SUPPLIED ENTRIES:
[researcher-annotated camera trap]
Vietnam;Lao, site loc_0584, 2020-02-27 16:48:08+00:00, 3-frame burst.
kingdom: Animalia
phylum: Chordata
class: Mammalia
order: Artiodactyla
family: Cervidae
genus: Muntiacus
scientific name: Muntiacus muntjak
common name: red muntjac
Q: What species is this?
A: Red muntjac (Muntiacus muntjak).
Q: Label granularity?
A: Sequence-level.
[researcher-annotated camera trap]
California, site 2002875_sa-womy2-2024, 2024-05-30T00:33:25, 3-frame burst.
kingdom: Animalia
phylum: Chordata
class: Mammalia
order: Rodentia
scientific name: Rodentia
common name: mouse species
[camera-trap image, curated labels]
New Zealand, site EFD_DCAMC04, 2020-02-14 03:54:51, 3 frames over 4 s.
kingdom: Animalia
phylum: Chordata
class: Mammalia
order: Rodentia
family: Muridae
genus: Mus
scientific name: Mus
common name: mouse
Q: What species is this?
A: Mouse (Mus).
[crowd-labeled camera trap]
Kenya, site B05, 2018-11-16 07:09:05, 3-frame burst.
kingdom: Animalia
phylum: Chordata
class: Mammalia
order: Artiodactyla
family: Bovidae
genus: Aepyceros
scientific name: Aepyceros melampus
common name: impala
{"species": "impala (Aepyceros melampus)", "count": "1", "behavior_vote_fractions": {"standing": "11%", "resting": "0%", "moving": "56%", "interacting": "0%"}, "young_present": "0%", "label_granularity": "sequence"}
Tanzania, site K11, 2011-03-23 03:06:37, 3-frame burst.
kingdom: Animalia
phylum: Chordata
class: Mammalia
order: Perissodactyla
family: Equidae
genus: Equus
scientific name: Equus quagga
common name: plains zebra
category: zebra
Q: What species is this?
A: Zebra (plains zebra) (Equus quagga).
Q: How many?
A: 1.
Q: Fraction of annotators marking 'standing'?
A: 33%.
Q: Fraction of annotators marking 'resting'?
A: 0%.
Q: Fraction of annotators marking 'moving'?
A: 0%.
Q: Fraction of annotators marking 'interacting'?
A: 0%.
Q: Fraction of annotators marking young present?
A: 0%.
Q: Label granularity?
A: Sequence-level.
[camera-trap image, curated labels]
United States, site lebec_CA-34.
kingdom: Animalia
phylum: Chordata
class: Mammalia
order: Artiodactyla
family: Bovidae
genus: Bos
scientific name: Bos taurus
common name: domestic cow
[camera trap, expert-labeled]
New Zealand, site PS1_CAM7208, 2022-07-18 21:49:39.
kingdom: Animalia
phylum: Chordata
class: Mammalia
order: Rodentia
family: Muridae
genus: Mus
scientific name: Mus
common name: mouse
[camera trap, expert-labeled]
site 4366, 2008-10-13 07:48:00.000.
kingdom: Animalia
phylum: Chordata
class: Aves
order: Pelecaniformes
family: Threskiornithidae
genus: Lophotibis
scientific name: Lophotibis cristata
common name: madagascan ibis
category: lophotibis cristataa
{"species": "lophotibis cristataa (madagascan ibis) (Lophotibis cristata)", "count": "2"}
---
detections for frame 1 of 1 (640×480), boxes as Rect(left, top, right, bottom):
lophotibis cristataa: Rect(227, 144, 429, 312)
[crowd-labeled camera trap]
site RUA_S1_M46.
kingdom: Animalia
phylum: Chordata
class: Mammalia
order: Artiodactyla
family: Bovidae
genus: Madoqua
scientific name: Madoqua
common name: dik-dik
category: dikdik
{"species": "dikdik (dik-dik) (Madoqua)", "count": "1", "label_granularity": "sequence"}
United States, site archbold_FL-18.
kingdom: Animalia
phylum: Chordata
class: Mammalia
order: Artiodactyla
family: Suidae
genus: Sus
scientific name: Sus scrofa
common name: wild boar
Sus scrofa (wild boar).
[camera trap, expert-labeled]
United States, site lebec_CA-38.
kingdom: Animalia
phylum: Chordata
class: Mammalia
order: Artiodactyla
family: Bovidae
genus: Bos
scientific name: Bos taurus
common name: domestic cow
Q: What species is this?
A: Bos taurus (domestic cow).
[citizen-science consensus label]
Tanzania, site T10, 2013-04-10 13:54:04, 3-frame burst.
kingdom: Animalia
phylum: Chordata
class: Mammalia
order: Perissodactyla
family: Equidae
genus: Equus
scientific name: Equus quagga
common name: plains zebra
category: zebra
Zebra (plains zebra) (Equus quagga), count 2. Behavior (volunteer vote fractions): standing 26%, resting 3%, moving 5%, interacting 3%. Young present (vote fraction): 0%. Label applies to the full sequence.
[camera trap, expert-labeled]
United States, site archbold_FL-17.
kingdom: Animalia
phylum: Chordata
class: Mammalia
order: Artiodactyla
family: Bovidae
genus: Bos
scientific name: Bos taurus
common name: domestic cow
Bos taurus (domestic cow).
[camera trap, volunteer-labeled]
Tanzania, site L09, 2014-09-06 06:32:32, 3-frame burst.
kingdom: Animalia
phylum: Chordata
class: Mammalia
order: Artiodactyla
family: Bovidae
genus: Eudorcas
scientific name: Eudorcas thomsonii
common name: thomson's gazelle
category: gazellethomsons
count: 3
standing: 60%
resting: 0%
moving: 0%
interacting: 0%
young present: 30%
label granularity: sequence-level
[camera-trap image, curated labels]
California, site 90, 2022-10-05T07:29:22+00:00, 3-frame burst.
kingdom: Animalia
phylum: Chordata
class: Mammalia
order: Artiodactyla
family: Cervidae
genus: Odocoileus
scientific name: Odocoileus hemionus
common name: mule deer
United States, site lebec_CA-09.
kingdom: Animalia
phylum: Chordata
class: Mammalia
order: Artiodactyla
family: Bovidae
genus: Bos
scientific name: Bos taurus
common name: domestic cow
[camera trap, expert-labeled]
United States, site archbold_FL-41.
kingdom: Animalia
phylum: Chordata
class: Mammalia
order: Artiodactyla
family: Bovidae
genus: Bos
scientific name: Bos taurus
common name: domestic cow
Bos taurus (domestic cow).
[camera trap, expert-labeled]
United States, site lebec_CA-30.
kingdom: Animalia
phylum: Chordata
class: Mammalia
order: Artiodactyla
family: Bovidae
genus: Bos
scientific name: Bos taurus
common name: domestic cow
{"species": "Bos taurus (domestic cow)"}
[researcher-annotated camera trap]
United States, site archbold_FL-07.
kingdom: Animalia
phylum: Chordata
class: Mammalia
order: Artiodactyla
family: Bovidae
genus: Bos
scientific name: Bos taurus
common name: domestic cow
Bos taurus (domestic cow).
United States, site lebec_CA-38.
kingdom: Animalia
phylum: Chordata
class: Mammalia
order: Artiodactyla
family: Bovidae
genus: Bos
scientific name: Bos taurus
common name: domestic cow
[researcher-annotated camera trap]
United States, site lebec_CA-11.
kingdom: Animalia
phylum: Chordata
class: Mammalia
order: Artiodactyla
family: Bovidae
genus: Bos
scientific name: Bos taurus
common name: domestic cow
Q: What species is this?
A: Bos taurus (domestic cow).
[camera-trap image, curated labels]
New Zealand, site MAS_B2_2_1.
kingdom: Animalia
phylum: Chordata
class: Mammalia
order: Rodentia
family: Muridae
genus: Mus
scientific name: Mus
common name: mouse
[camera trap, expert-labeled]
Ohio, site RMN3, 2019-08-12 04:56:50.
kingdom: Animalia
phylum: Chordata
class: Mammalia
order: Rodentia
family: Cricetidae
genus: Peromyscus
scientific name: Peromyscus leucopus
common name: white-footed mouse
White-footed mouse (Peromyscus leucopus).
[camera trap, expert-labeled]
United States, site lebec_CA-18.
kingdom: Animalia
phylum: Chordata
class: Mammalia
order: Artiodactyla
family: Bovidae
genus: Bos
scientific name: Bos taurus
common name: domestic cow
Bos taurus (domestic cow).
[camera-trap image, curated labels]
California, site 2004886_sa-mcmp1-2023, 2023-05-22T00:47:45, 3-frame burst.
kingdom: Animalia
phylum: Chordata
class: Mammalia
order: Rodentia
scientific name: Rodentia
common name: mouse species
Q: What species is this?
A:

WHAT IS EXPECTED: Return, from the material above, every line with the word "United".

EXERCISE ANSWER:
United States, site lebec_CA-34.
United States, site archbold_FL-18.
United States, site lebec_CA-38.
United States, site archbold_FL-17.
United States, site lebec_CA-09.
United States, site archbold_FL-41.
United States, site lebec_CA-30.
United States, site archbold_FL-07.
United States, site lebec_CA-38.
United States, site lebec_CA-11.
United States, site lebec_CA-18.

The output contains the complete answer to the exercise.